The problem: In the essay about not knowing what to be when you grow up, what time did the writer have to wake up for school at 17?

Did you know what you wanted to be when you grew up? No? Me neither.
There is so much pressure on kids today to begin carving the path that will shape the rest of their lives before they even finish learning about who they are. Teens today are expected to know what their career choice will be, and what college they want to go all before they learn about the world outside of their home. That’s not to say that some kids don’t already know- and are completely driven by that goal (A mentality that I envy), but the majority of them – I think – feel a little lost in the sea of choices.
Maybe I’m just speaking from my personal experience, but I can tell you that when I was 17 years old, the only thing I was sure about was that I was tired of waking up at 5:30- 6:00 am to get to school. I didn’t know what I wanted to do with my life, heck, I didn’t even know what I wanted to do with my week.
I spent my late teens and early 20’s getting to know myself. I floated between jobs without any real commitment to any of them. I spent most of the time with friends, going to concerts, and staying out late – like many older adolescents do. All the while, STILL not knowing what career choice was going to spark a fire in me.
It seemed like I had no direction, no real goals. I was working in restaurants and bars- which was fun, but as time went on- it was getting old.
Photography just seemed to fall into my lap. I got married, had my first daughter, bought my first dslr, and did my first family photo session. Very amateur. But isn’t that how everyone starts?

Given data:
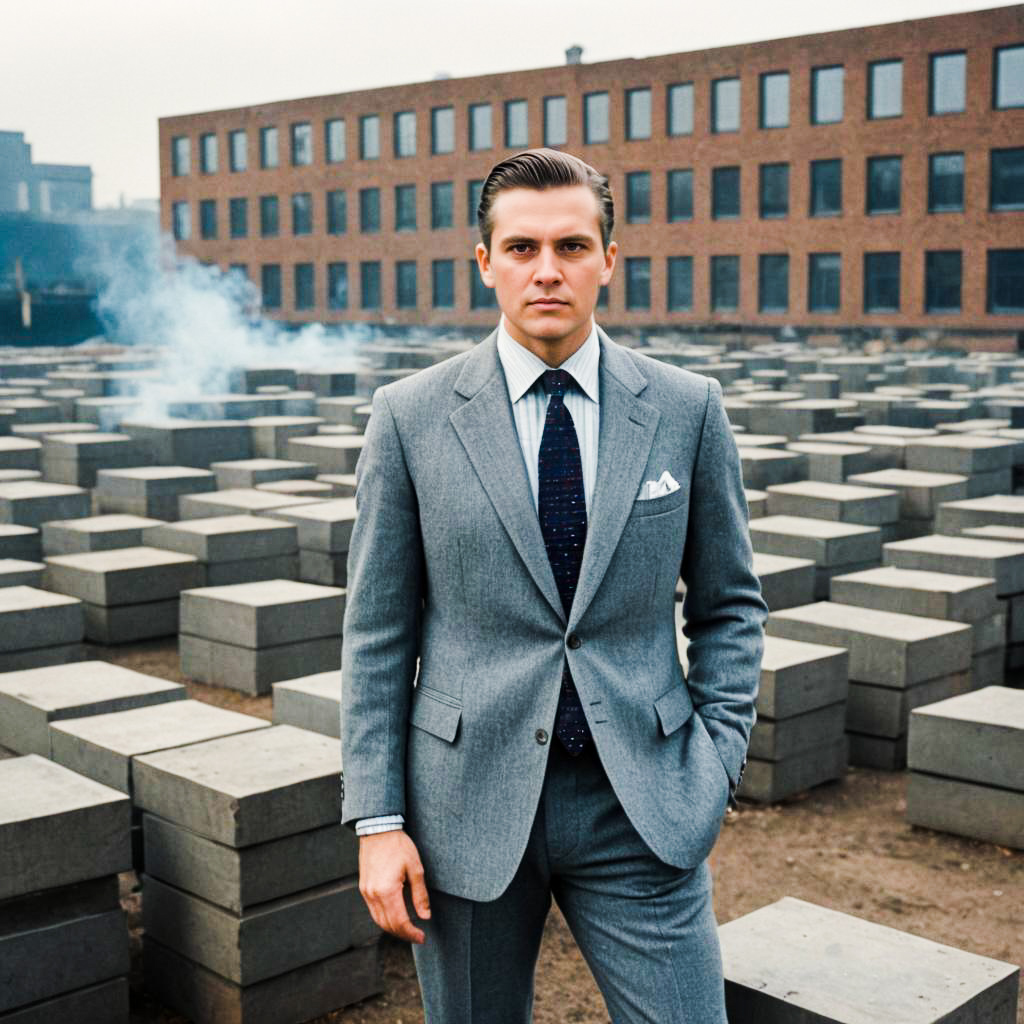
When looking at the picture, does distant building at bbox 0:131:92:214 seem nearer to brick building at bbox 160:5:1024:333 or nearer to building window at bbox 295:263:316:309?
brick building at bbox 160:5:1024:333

Output for this exercise: Between 5:30 and 6:00 am.